Main Ingredients Khapli atta, Salt to taste
Cuisine Indian
Course Breads
Prep Time 21-25 minutes
Cook time 16-20 minutes
Serve 4
Taste Mild
Level of Cooking Moderate
Others Veg

Ingredients list for Namak Ajwain Parantha - SK Khazana

  • 1 1/2 cups + for dusting Khapli atta
  • Salt to taste
  • 1/4 teaspoon carom seeds
  • 2 tablespoons + for applying ghee
  • Oil for drizzling
  • Sabzi to serve


  1. Take khapli atta in a large plate and add salt. Crush the carom seeds between your palms and add. Add 2 tbsps ghee and mix well. Add sufficient water and knead into soft dough. Cover with a damp muslin cloth and set aside for 5-10 minutes.
  2. Divide the dough into equal portions and shape each into balls. Dust the worktop with flour and place a dough ball on it and press slightly. Dust with more khapli atta and roll into a disc. Apply a little ghee and fold in half and fold again to form a triangle.
  3. Roll the prepared triangle into a parantha.
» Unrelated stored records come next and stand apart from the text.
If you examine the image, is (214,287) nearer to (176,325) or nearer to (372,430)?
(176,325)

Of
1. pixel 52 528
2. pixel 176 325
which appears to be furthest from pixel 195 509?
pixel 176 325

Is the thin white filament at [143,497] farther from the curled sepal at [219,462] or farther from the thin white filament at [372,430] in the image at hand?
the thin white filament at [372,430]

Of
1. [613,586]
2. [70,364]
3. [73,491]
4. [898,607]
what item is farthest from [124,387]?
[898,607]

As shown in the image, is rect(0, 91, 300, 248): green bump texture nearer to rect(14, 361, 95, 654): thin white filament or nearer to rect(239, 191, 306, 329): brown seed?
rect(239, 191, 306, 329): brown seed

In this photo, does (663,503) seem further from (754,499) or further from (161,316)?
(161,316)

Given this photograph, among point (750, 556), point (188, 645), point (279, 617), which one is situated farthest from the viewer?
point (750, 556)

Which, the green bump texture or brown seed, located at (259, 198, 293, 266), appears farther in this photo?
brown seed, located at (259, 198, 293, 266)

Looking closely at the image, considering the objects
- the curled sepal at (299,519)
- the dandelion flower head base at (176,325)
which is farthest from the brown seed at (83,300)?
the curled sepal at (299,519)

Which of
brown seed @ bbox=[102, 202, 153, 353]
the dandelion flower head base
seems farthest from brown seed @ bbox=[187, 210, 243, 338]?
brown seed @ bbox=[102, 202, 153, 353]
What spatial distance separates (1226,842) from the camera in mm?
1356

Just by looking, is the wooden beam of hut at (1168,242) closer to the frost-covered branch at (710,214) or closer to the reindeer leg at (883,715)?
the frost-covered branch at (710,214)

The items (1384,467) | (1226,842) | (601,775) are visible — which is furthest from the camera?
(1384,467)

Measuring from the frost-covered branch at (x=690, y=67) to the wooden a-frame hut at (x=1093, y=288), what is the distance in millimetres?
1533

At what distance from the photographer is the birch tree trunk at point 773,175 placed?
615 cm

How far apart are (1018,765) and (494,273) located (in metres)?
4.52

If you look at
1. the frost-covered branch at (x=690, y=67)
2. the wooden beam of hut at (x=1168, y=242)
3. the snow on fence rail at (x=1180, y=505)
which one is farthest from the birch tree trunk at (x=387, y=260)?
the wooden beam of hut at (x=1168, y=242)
Make more paranthe similarly.
  4. Heat a non-stick tawa, place each parantha on it and cook for 1 minute, flip and cook for another minute. Apply oil on one side, flip and apply oil on the other side too. Cook, turning sides, till evenly cooked on both sides.
    Arrange them on serving plates and serve hot with a sabzi of your choice.